(Dataset entries)

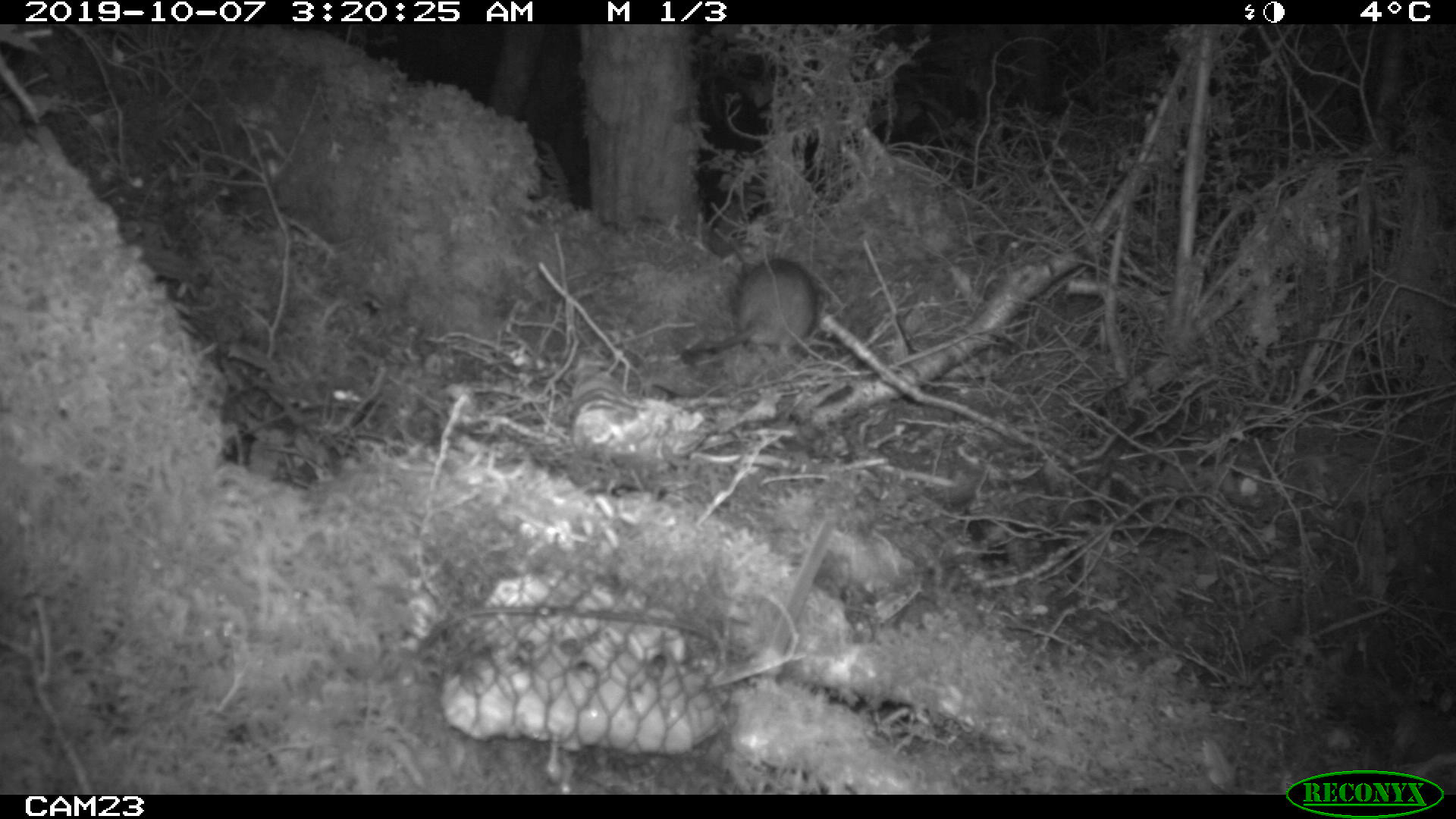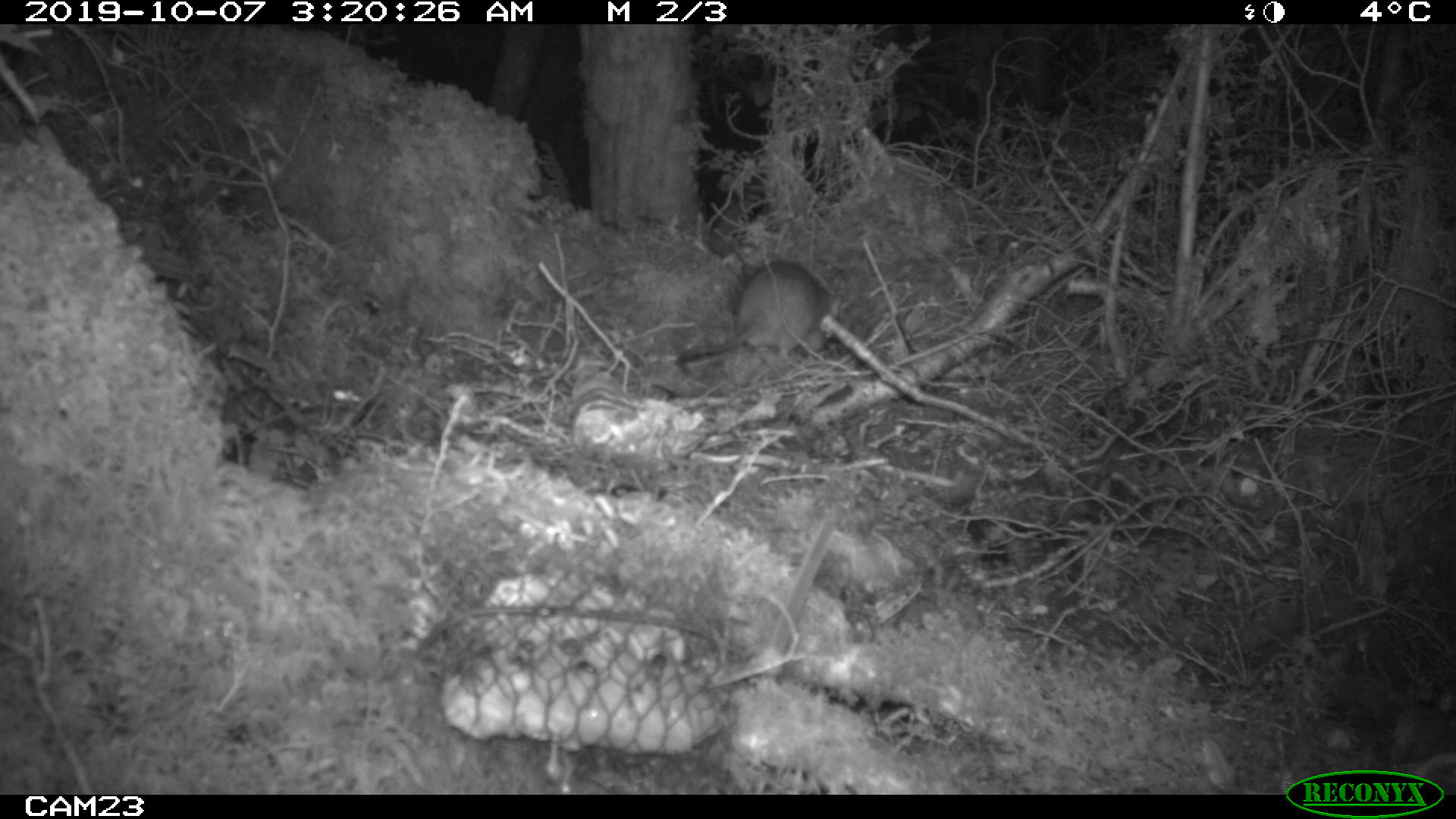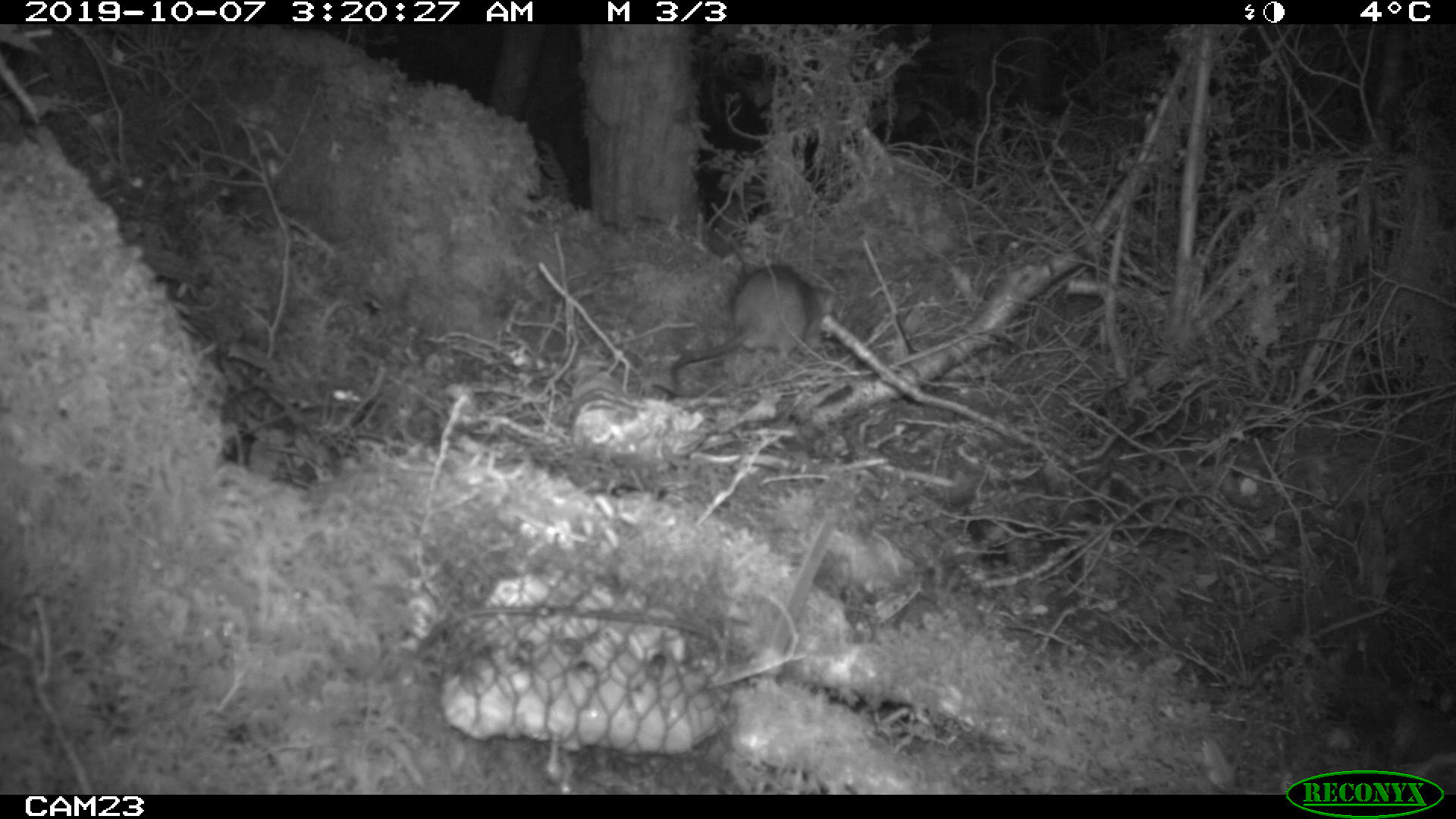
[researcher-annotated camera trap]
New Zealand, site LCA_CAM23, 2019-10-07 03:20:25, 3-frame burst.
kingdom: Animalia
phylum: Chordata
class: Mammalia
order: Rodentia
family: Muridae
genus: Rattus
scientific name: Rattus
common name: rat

---

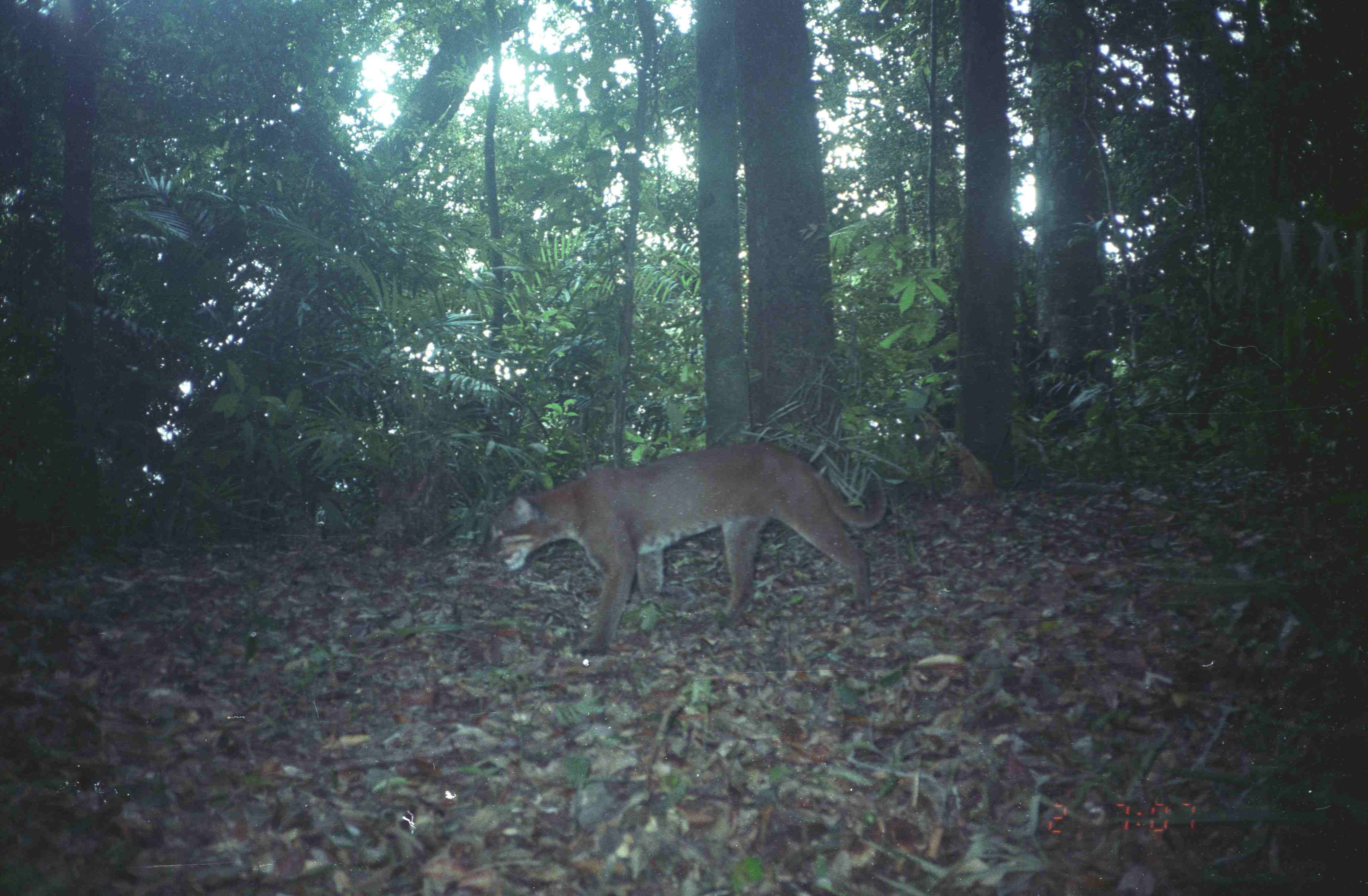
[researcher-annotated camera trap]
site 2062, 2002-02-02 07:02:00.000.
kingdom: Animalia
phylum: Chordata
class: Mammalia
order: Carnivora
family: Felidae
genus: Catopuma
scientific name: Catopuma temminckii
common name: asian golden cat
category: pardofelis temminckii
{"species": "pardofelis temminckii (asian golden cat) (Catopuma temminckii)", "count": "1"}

---

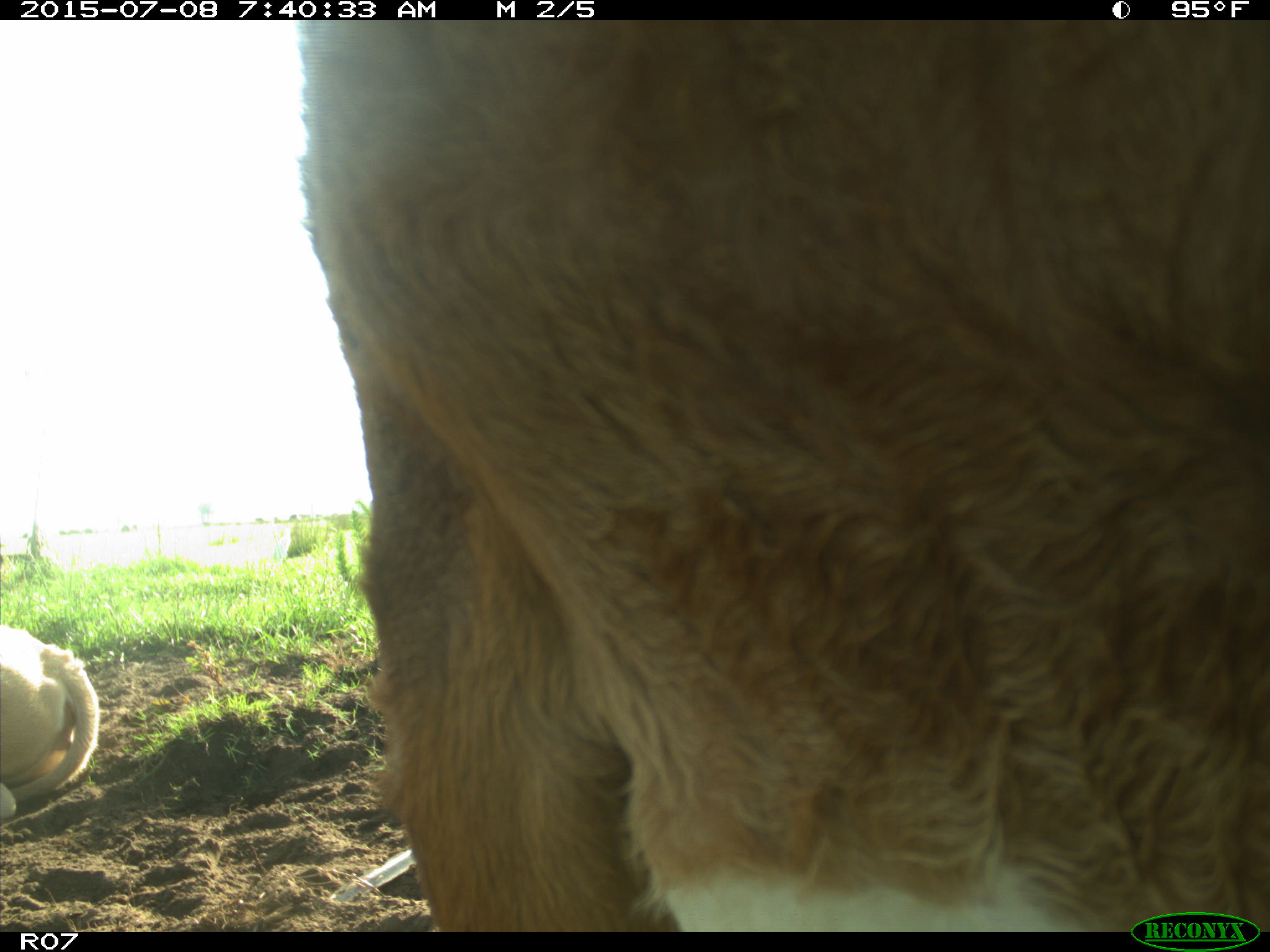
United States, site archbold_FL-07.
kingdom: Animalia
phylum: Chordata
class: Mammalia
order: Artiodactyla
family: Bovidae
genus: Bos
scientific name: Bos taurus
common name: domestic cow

__What you will do__
Among the entries above, the line containing "order: Artiodactyla", the line containing "common name: domestic cow", and all lines between them are to be restated word for word; nothing else belongs in the reply.

__Completed exercise__
order: Artiodactyla
family: Bovidae
genus: Bos
scientific name: Bos taurus
common name: domestic cow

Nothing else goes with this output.